Martin Edwards is one of my favourite authors and in my opinion he should have a much higher profile in crime fiction. His Dancing for the Hangman, a fictionalised account of the life of Crippen is a story told with intelligence and enormous ability, a benchmark for all would be writers of this particular genre.
Edwards writes two ‘series’ and both display the skills of a master storyteller. The first is the Harry Devlin books eight novels about a solicitor from Liverpool. The Coffin Trail was the first of The Lake District Mysteries. Followed by The Cypher Garden, The Arsenic Labyrinth and The Serpent Pool. The Hanging Wood is the fifth book featuring Detective Chief Inspector Hannah Scarlett and historian Daniel Kind. This series has a wonderful sense of place, the characters are interesting and believable. The relationship between Scarlett and Kind runs through the books but each novel stands alone. Followers of the series will know that Miranda has left Daniel and now Hannah is also on her own. Marc wants her back, but Hannah is not sure what she wants.
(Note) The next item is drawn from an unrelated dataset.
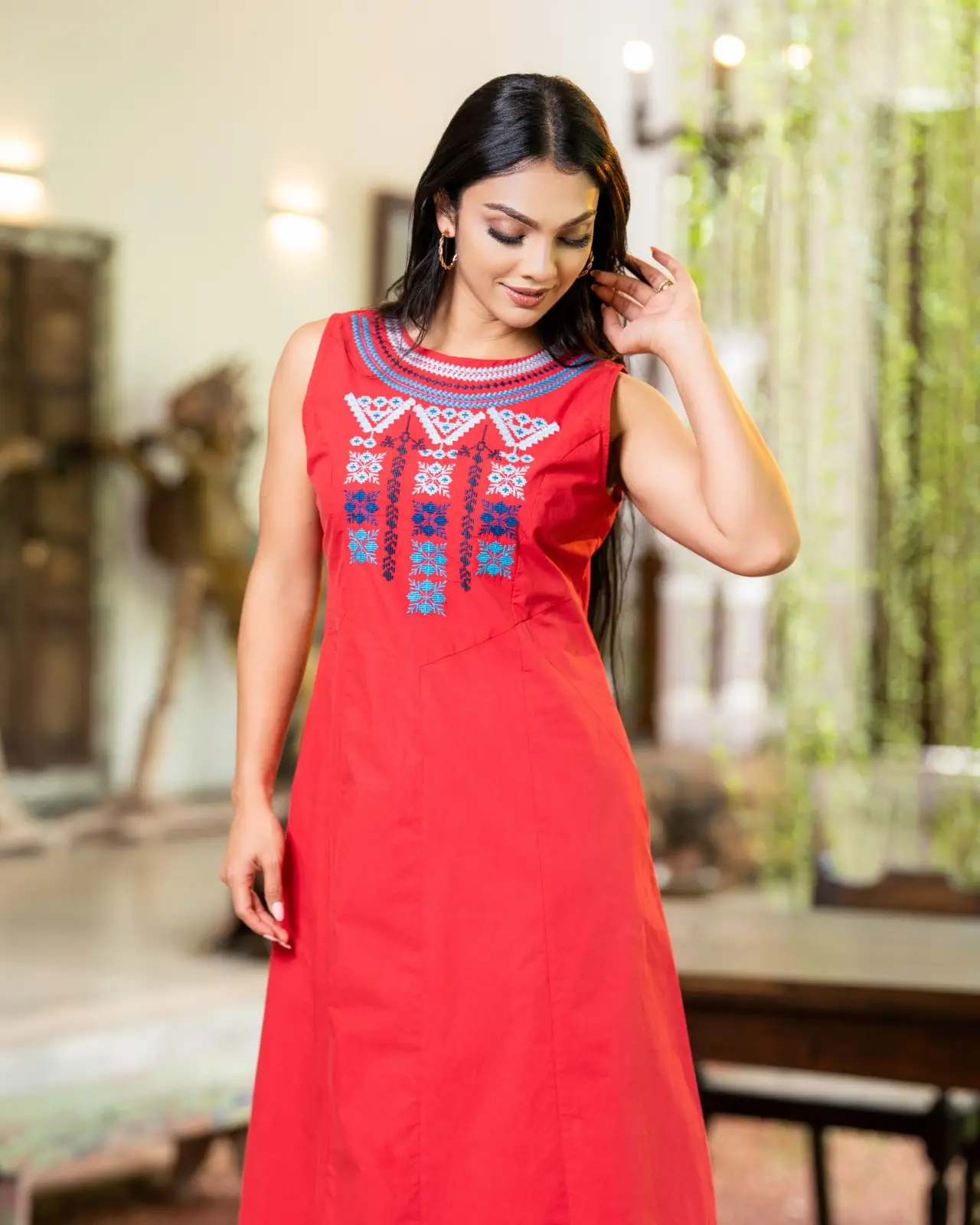 The Bohemian Yoke Embroidered Sleeveless Short Dress - Image 4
What a start; “I must talk to Hannah Scarlett, it’s a matter of life and death.” Orla Payne calls the Cold Case Review Team of the Cumbrian Constabulary, but she is hopelessly drunk and makes no sense and she rings off in frustration. Twenty years ago, when Orla was a child, her brother Callum disappeared. His uncle committed suicide soon after and the police closed the case believing his actions an admission of guilt. Orla never thought her Uncle could do such a thing and the body was never found. After the fruitless phone call, she goes to her father's farm and commits suicide in a corn silo.
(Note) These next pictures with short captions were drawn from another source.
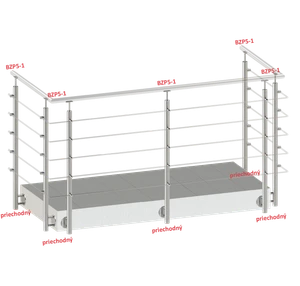 Nerezový sloup, boční kotvení, bez výplně, 5 řadový se závitem M6, vnější, vrch pevný, (ø 42.4x2mm), broušená nerez K320 /AISI304 - slide 2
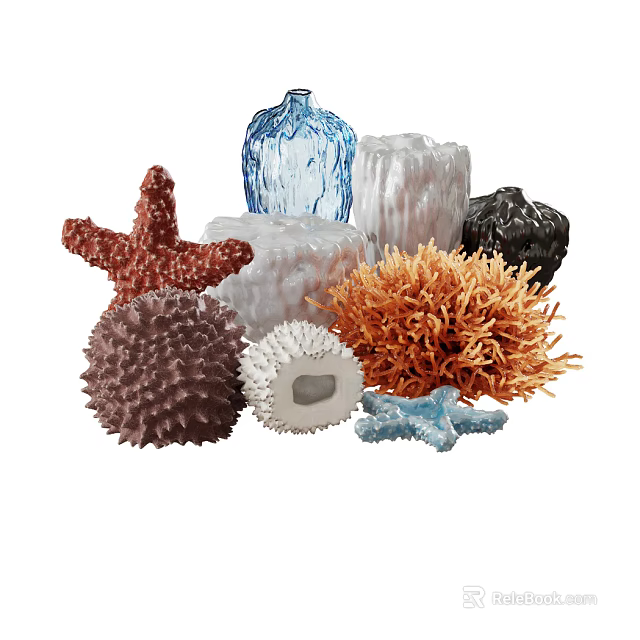 Marine Inspired Decorative Ornament Set With Colorful Starfish Coral Shell Glass Ceramic Pieces 3d model 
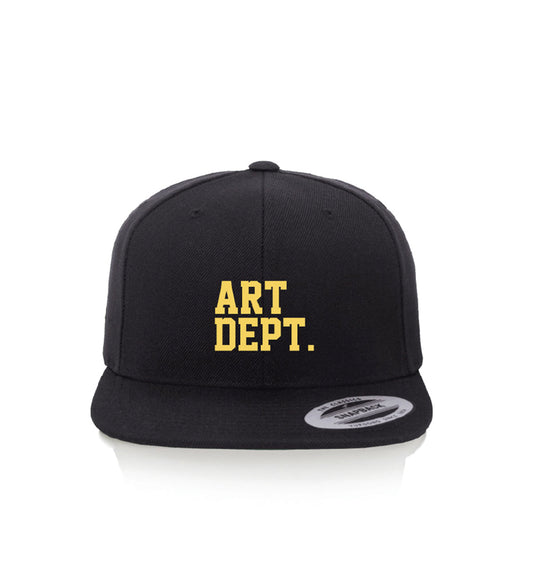 Art department Black snap back Hat. Front View.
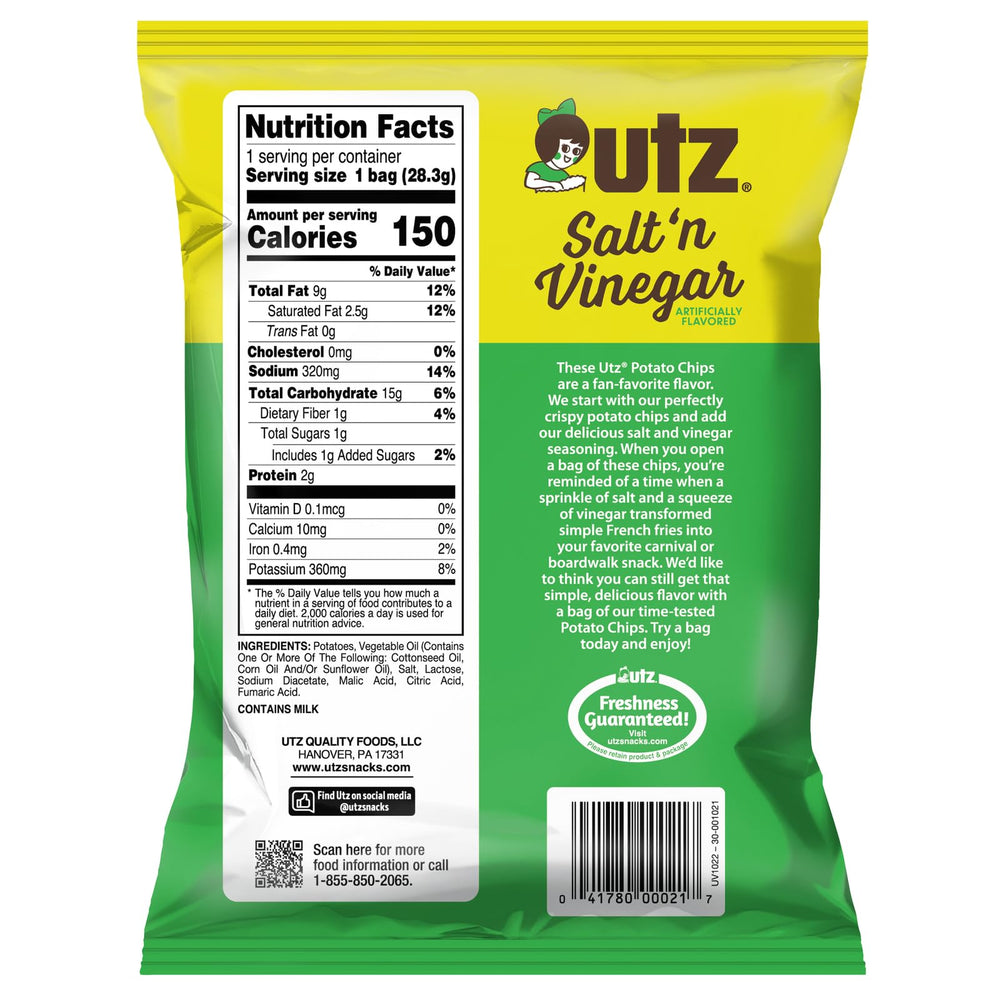 Paquete de 42 bolsas Utz salt & vinegar listo para distribución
Orla Payne worked at St Herbert's Residential Library where Daniel Kind is trying to finish his latest book before the deadline. It was he that suggested she talk to Hannah Scarlett. Orla & Callum had a disrupted childhood with breakdown of their parents’ marriage. The children lived with their mother, Niamh, who had married Kit Payne. Orla took her stepfather’s surname but Callum could never accept him. He stayed in contact with his father an often visited the farm. The uncle, Philip, lived nearby in a cottage in The Hanging Wood. The farm and the wood are close to an upmarket caravan park owned by Gareth and Bryan Madsen who live at Mockbeggar Hall. The Madsens’ are people of some standing; they have a lot of influence in the area and financially support police initiatives. This puts Hannah under pressure from her boss to wrap up the investigation quickly.
The Hanging Wood is a beautifully written novel. There are lots of twists and we are kept guessing right to the end. Highly recommended.